Allora Erode, chiamati di nascosto i magi,
s’informò esattamente da loro del tempo in cui la stella era apparsa; e,
mandandoli a Betlemme, disse loro: «Andate e chiedete informazioni precise sul
bambino e, quando l’avrete trovato, fatemelo sapere, affinché anch’io vada ad
adorarlo».
Essi dunque, udito il re, partirono; e la
stella, che avevano vista in Oriente, andava davanti a loro finché, giunta al
luogo dov’era il bambino, vi si fermò sopra. Quando videro la stella, si
rallegrarono di grandissima gioia. Entrati nella casa, videro il bambino con
Maria, sua madre; prostratisi, lo adorarono; e, aperti i loro tesori, gli
offrirono dei doni: oro, incenso e mirra.
Poi, avvertiti in sogno di non ripassare
da Erode, tornarono al loro paese per un’altra via.”
“E tu,
Betlemme, terra di Giuda, non sei affatto la minima fra le città principali di
Giuda…”.
Così, settecento anni prima che gli scribi
nel vangelo dei Magi citassero il suo testo rispondendo al re Erode, il
profeta Michea s’era rivolto a Betlemme, ricordandole, seppure
per negarla dal punto di vista dell’importanza storica, la sua estrema
piccolezza.
È sempre stata piccola, Betlemme,
così “minima” da non essere neppure una città, ma piuttosto un
villaggio di campagna, immerso tra verdi pascoli e campi ricchi d’orzo che le
hanno dato il nome di Betlehem, “Casa del pane”, ma è
antichissima e celebre.
C’era già trecento anni prima di Michea, e
proprio allora era stata sede di un evento decisivo. Come abbiamo ascoltato
in 1 Samuele 16, proprio lui, Samuele, aveva
ricevuto da Dio l’ordine di ungere un altro re perché Saul era
stato rigettato, ed era stato mandato a cercare il nuovo re proprio a Betlemme.

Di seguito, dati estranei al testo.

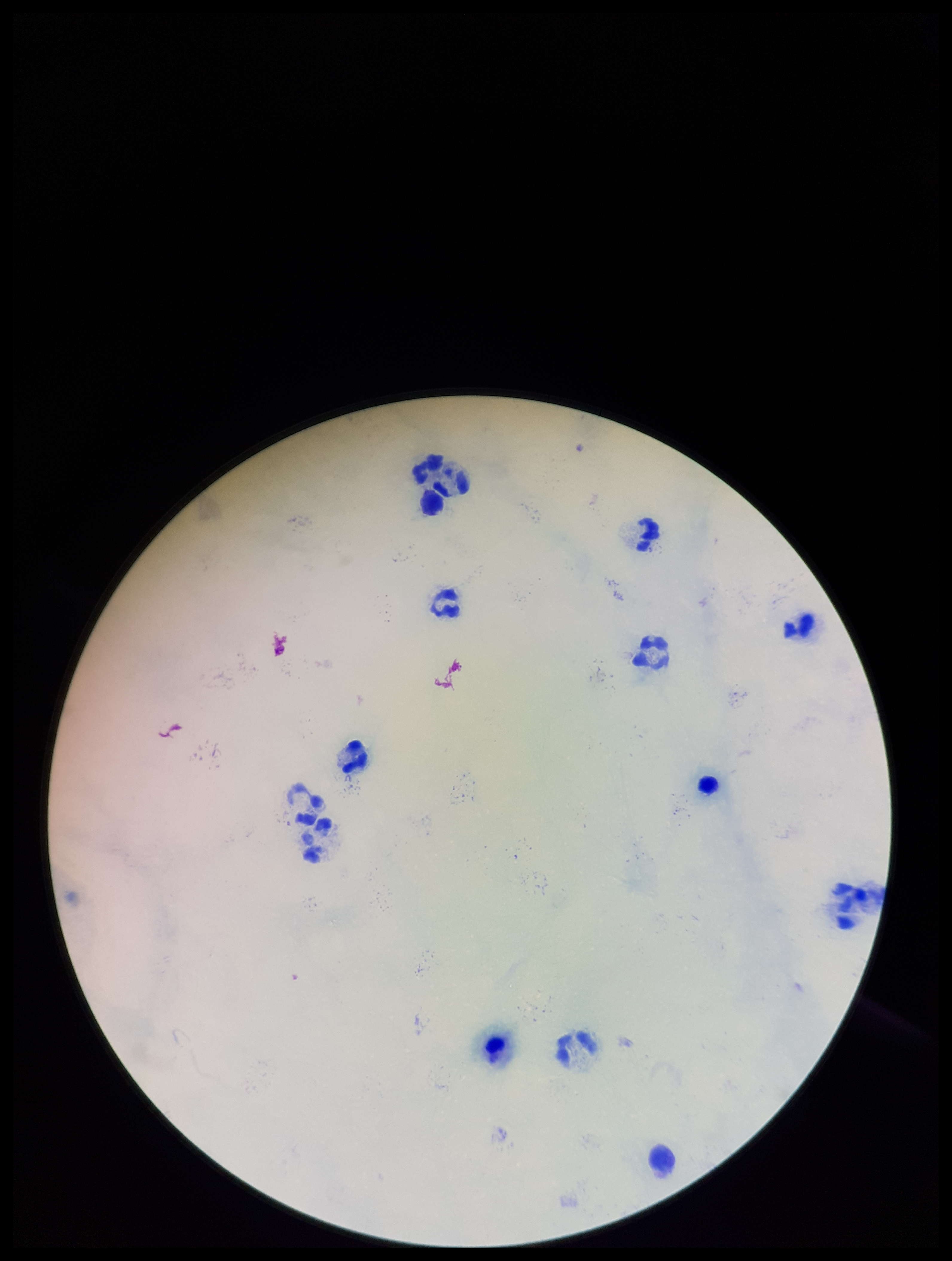
stain = Giemsa
patient malaria status = negative
image size = 952×1261 pixels
field of view = one from this slide
Plasmodium parasites = none identified
parasite count = 0
leukocyte count = 13
preparation = thick smear
capture = smartphone photograph through the microscope eyepiece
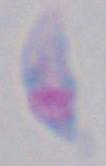

modality = photomicrograph
identification = Toxoplasma gondii
magnification = 1000x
Name the parasite shown.
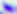

Toxoplasma gondii.

Summary:
  - Modality: micrograph
  - Magnification: 400x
Assess this cell for malaria.
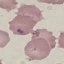

It is uninfected.

Summary:
  - Stain: Giemsa
  - Preparation: thin blood smear
  - Capture: smartphone camera at the microscope eyepiece
  - Image type: cell patch, automatically extracted from a larger field of view and resized to 64 × 64 pixels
State the blood parasite species.
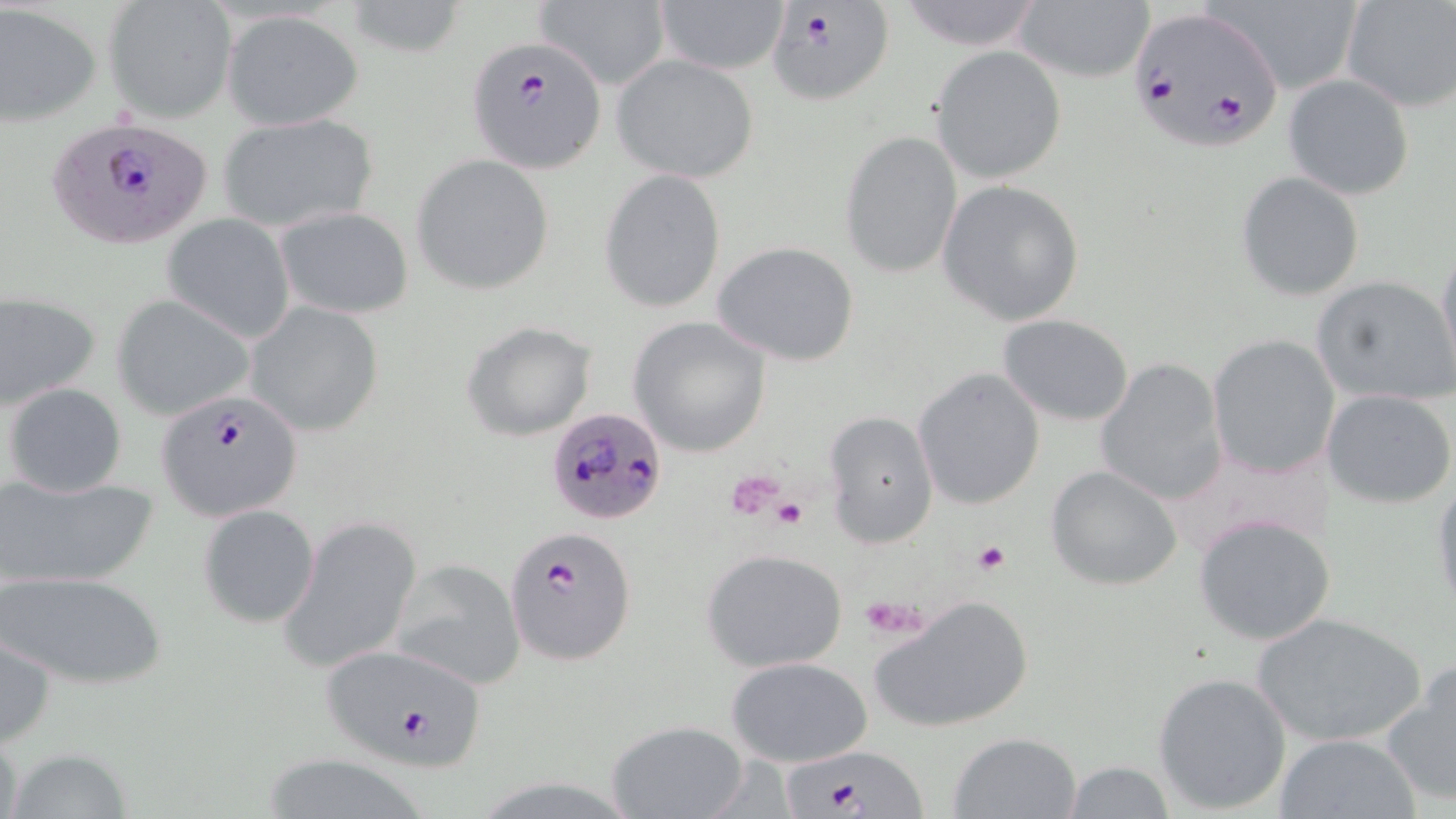
Plasmodium falciparum.

image size = 1456×819 pixels
modality = light microscopy
platelet locations = approximate bounding boxes as (x1,y1)-(x2,y2) corner pairs in pixels: (728,470)-(787,518), (770,497)-(807,529), (973,539)-(1010,577), (861,594)-(928,637)
preparation = thin blood smear
Plasmodium falciparum-infected red blood cell locations = approximate bounding boxes as (x1,y1)-(x2,y2) corner pairs in pixels: (766,4)-(895,108), (1128,6)-(1286,151), (465,36)-(607,172), (50,116)-(212,252), (156,389)-(303,522), (547,407)-(670,525), (507,528)-(637,664), (320,643)-(488,772), (785,747)-(924,818)
uninfected red blood cell locations = approximate bounding boxes as (x1,y1)-(x2,y2) corner pairs in pixels: (341,0)-(466,58), (533,0)-(671,89), (651,0)-(790,76), (891,0)-(1050,50), (1214,0)-(1368,99), (1340,0)-(1455,113), (103,1)-(235,123), (1012,1)-(1156,86), (0,4)-(100,127), (222,11)-(364,130), (931,45)-(1067,185), (611,53)-(759,183), (1284,74)-(1414,200), (217,112)-(378,234), (839,131)-(962,279), (412,156)-(553,292), (598,169)-(727,313), (1236,172)-(1365,301), (937,180)-(1085,325), (276,206)-(413,319), (161,215)-(295,343), (712,240)-(861,367), (1436,240)-(1456,385), (1312,275)-(1456,407), (0,289)-(101,411), (114,294)-(255,422), (247,302)-(384,438), (997,314)-(1136,424), (628,317)-(773,456), (461,320)-(598,441), (1207,333)-(1341,479), (1094,357)-(1228,506), (912,367)-(1044,509), (4,382)-(127,496), (1323,387)-(1455,508), (824,410)-(938,550), (1046,464)-(1185,590), (0,471)-(157,591), (1430,477)-(1456,617), (198,505)-(320,629), (1194,515)-(1335,645), (279,516)-(422,675), (701,548)-(847,672), (390,559)-(526,690), (1,569)-(169,691), (869,594)-(1035,735), (1250,613)-(1426,747), (1,630)-(56,749), (726,656)-(875,769), (1381,662)-(1456,809), (1152,671)-(1293,815), (605,719)-(750,819), (946,731)-(1082,818), (1274,732)-(1420,818), (1,733)-(26,819), (5,747)-(136,819), (256,753)-(439,818), (1059,761)-(1178,817)
field of view = one of a larger specimen
magnification = 1000x
stain = May-Grünwald-Giemsa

Lì viveva un pastore, Isai coi suoi molti figli maschi. E Dio
aveva indicato a Samuele di ungere il più piccolo dei figli di Isai,
il giovanissimo Davide.
Era stata un’unzione clandestina,
celebrata in un clima di paura per la possibile reazione di Saul,
se avesse mai saputo di quel nuovo re nominato al posto suo. Ma poi Davide era
davvero diventato re. Il più grande dei re di Israele.

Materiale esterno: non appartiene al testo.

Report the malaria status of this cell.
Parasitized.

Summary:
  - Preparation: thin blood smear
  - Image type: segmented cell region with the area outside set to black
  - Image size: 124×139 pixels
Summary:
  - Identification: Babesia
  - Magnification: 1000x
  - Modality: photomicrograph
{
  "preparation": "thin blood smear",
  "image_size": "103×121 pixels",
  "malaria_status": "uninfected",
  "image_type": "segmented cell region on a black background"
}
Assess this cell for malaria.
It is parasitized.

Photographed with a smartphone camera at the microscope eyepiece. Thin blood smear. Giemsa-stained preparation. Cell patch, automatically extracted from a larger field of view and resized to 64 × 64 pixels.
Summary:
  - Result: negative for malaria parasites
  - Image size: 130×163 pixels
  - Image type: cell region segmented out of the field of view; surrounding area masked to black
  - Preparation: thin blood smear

E certo, un grande re non poteva rimanere
nella piccola Betlemme. E infatti aveva scelto di porre la sua sede a sette
chilometri da Betlemme, nella ben più popolosa e munita città di Gerusalemme,
da lui appena strappata ai Gebusei. E lì aveva fatto trasferire
l’arca del Signore, lì aveva costruito il suo palazzo, lì aveva progettato il
tempio che avrebbe costruito suo figlio Salomone.
E nel palazzo di Gerusalemme s’erano
succeduti i re, e nel tempio i sommi sacerdoti, e la piccola Betlemme aveva
continuato nella sua esistenza sonnacchiosa di borgo di provincia…
* * *
Matteo 2, 1-12, ci
ha una volta ancora raccontato che, mille anni circa dopo Samuele,
altre persone vanno, proprio come è andato lui, a Betlemme a cercare un nuovo
re quando già ce n’è uno assiso sul suo trono. Quelle persone non sono dei
profeti, anzi, non sono nemmeno degli ebrei. Sono degli stranieri, sono
dei “magi”, degli astrologi venuti “dall’Oriente”. Però
anche loro sono guidati da Dio.
Sì, li ha guidati il medesimo Dio di Samuele,
servendosi all’inizio del linguaggio muto e però per loro familiare delle
stelle: hanno visto nel cielo una particolare combinazione astrale che
annunciava la venuta nel mondo di un grande personaggio, e ne indicava anche il
luogo della nascita: la terra di Israele. E così si sono messi in viaggio: evidentemente,
quegli “uomini della notte”, abituati a scrutare nel cielo, erano gente
attenta, sempre pronta a cogliere l’insolito… ad aprirsi alla novità. E questa
era una novità importante, per la quale valeva la pena di fare tanta strada…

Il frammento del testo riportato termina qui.